Page text:

════

So in vertical transistors, only the periphery of the emitter matters. When it is circular, the symmetry guarantees that the current is uniformly distributed on the periphery, for maximum current capability.
Unfortunately, increasing the density of current per peripheral length of the emitter over a threshold triggers a positive feedback that will destroy the transistor if the current is not limited externally. This is usually the main factor that determines the specification of a maximum current for a bipolar transistor. If the current is non-uniform over the periphery, the threshold will be reached at a much lower current than computed by multiplying the threshold density with emitter perimeter.
Because there is a limit for amperes per millimeter of emitter periphery, to increase the maximum current in a given area, the form of the emitter must be changed from a circle to a form with a longer perimeter, without increasing the occupied area.
Early power transistors had various fancy forms for the emitters, e.g. Christmas tree, snow flake and so on. However, it was quite difficult to ensure that the current is distributed uniformly on the periphery of such complex forms.
Later, after the photolithography had improved and smaller dimensions were no longer problem, instead of having an emitter with a complex sinuous boundary, 2 simpler solutions have been adopted to increase the perimeter of the emitter. Either the transistor had a large number of small emitters connected in parallel, or it had one large emitter, but with a large number of small holes in the emitter (mesh emitter).
There's the government, and there's the people. These are very separate entities. You can't combine them like that.
You're effectively punishing Russian people for something they have no say in. There is no public opinion in this country and the government lacks any meaningful feedback mechanisms.
Sanctions largely punish the people, not the government, and we implement them anyways.
There's ways to feedback, even if they aren't petitioning the government for redress of grievances. The US infamously has a saying about four boxes of liberty: "Soap box, ballot box, jury box, ..." Given the first three are non-functional, there remains the fourth.

════

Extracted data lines
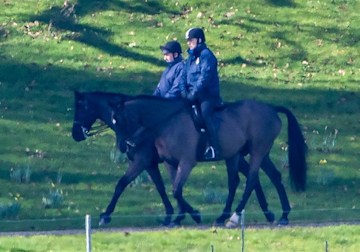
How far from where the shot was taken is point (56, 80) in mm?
33125

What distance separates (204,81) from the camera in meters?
19.1

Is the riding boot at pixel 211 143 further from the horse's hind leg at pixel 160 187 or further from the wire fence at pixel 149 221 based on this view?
the wire fence at pixel 149 221

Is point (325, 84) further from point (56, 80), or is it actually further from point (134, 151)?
point (134, 151)

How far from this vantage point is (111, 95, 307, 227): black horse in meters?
19.3

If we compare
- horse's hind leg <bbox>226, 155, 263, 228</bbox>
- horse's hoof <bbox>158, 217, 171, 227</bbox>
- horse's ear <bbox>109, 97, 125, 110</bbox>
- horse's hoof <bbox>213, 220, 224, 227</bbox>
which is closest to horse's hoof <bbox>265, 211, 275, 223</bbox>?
horse's hind leg <bbox>226, 155, 263, 228</bbox>

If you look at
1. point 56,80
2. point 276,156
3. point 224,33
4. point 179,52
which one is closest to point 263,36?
point 224,33

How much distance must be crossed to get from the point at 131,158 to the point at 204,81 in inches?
60.4

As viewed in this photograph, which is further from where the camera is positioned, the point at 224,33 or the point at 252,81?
the point at 224,33

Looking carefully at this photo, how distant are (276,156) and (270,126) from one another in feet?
20.6

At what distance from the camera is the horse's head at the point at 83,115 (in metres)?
19.8

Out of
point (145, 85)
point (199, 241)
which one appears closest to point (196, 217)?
point (199, 241)

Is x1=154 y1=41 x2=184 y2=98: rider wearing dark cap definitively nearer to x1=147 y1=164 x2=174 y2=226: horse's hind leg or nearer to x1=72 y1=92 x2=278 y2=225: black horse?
x1=72 y1=92 x2=278 y2=225: black horse

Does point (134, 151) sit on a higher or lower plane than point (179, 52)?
lower

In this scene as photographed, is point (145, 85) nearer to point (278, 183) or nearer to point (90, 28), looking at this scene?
point (90, 28)
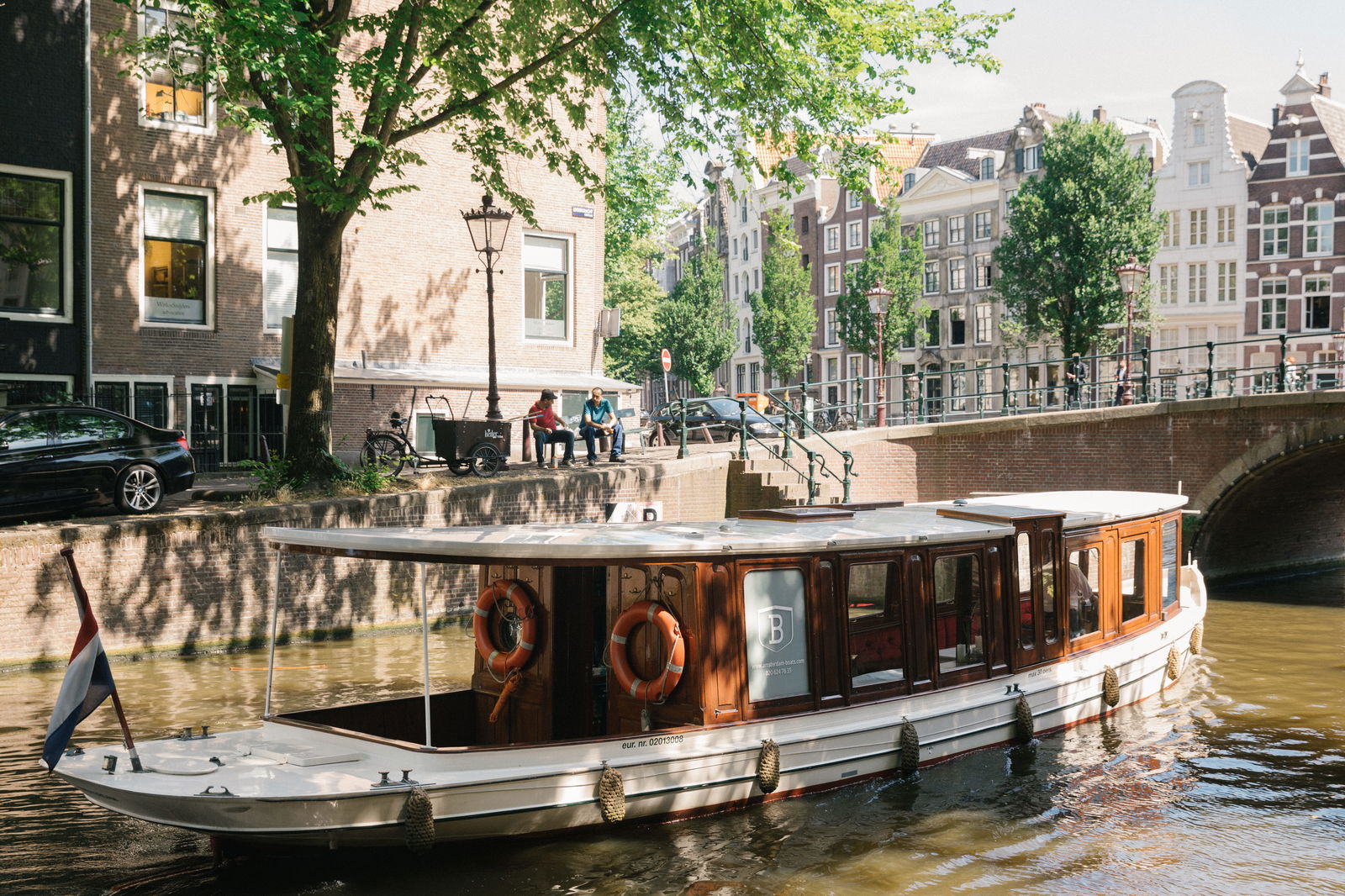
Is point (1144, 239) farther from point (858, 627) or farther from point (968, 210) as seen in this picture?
point (858, 627)

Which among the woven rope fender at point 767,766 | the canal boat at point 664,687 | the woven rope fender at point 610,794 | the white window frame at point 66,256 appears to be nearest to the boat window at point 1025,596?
the canal boat at point 664,687

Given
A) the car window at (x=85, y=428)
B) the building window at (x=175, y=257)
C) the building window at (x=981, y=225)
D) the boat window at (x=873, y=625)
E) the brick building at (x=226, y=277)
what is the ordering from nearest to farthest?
1. the boat window at (x=873, y=625)
2. the car window at (x=85, y=428)
3. the brick building at (x=226, y=277)
4. the building window at (x=175, y=257)
5. the building window at (x=981, y=225)

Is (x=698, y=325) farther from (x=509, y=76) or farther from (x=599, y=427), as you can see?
(x=509, y=76)

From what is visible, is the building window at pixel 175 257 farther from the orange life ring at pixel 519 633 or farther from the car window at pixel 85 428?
the orange life ring at pixel 519 633

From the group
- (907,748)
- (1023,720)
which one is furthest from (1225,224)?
(907,748)

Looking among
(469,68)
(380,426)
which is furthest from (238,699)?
(380,426)

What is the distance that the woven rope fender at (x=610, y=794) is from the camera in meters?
7.88

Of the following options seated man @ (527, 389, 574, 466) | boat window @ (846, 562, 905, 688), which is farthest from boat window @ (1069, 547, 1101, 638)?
seated man @ (527, 389, 574, 466)

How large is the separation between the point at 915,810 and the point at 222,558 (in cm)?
925

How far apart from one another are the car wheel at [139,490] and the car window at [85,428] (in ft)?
1.57

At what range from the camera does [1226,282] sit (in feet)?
138

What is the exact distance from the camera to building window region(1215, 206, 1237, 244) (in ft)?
138

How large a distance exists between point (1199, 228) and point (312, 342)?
36771 millimetres

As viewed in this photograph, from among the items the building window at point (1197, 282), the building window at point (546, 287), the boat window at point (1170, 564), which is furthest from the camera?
the building window at point (1197, 282)
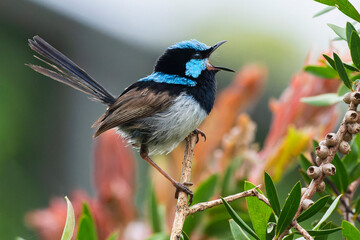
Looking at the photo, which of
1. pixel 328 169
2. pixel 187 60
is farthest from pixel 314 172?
pixel 187 60

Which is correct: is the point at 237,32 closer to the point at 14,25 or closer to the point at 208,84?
the point at 14,25

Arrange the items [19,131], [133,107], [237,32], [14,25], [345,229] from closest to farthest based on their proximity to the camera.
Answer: [345,229], [133,107], [19,131], [14,25], [237,32]

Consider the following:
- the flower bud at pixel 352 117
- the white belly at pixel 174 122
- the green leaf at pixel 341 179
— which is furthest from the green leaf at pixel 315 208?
the white belly at pixel 174 122

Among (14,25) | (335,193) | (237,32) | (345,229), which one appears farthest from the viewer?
(237,32)

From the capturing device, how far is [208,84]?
1.89 meters

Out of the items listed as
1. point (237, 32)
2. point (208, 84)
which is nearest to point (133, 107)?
point (208, 84)

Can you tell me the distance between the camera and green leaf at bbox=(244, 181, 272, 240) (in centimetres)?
79

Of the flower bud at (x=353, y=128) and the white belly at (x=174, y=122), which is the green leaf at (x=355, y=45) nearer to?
the flower bud at (x=353, y=128)

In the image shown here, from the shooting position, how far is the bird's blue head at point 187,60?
189 cm

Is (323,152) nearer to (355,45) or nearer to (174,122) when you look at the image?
(355,45)

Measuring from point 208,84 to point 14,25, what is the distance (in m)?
3.72

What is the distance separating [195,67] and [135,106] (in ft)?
0.89

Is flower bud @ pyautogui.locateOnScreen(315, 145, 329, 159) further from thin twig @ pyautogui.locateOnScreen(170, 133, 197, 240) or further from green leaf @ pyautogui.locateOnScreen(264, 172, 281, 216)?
thin twig @ pyautogui.locateOnScreen(170, 133, 197, 240)

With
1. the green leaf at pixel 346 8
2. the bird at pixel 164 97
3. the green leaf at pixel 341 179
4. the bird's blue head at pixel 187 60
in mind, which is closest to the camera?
the green leaf at pixel 346 8
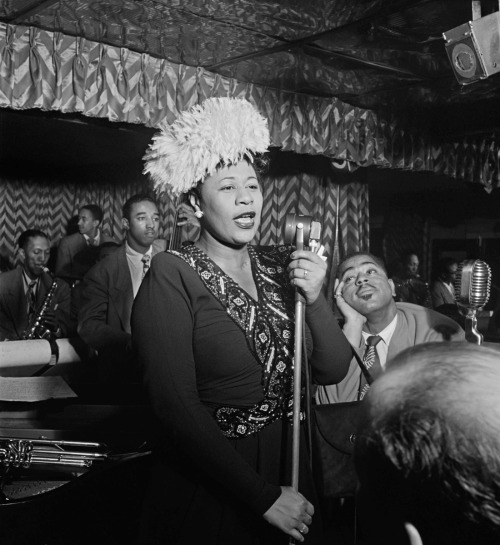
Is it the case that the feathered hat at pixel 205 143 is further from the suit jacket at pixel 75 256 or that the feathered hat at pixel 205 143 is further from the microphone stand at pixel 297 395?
the suit jacket at pixel 75 256

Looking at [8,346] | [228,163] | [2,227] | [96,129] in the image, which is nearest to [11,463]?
[8,346]

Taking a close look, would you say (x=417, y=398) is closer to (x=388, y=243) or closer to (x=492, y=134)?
(x=492, y=134)

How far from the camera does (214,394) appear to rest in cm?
178

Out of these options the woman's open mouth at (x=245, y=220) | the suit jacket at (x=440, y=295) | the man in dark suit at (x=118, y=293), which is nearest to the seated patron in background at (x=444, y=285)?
the suit jacket at (x=440, y=295)

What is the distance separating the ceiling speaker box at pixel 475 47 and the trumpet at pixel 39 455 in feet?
7.48

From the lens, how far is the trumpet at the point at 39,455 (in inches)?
89.0

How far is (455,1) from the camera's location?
3537 mm

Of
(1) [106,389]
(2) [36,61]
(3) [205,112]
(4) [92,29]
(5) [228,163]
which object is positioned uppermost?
(4) [92,29]

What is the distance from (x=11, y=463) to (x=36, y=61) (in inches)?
99.0

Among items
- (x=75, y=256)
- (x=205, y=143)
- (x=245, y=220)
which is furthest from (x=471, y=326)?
(x=75, y=256)

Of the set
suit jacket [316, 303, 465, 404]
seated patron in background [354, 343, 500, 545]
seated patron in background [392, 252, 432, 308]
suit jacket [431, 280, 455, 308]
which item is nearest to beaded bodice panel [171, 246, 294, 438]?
seated patron in background [354, 343, 500, 545]

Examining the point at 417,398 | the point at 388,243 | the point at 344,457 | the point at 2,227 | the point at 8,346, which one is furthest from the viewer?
the point at 388,243

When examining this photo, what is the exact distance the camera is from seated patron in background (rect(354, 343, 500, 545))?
68cm

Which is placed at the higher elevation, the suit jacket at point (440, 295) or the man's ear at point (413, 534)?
the man's ear at point (413, 534)
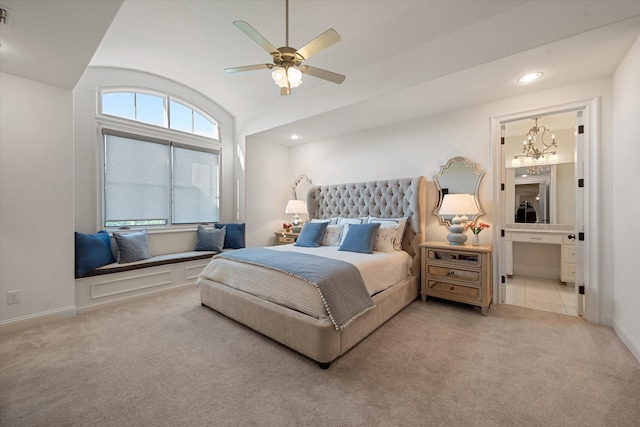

════

Could you return everything in the page text from "There's the government, and" down to "implement them anyways.", copied word for word?

There's the government, and there's the people. These are very separate entities. You can't combine them like that.
You're effectively punishing Russian people for something they have no say in. There is no public opinion in this country and the government lacks any meaningful feedback mechanisms.
Sanctions largely punish the people, not the government, and we implement them anyways.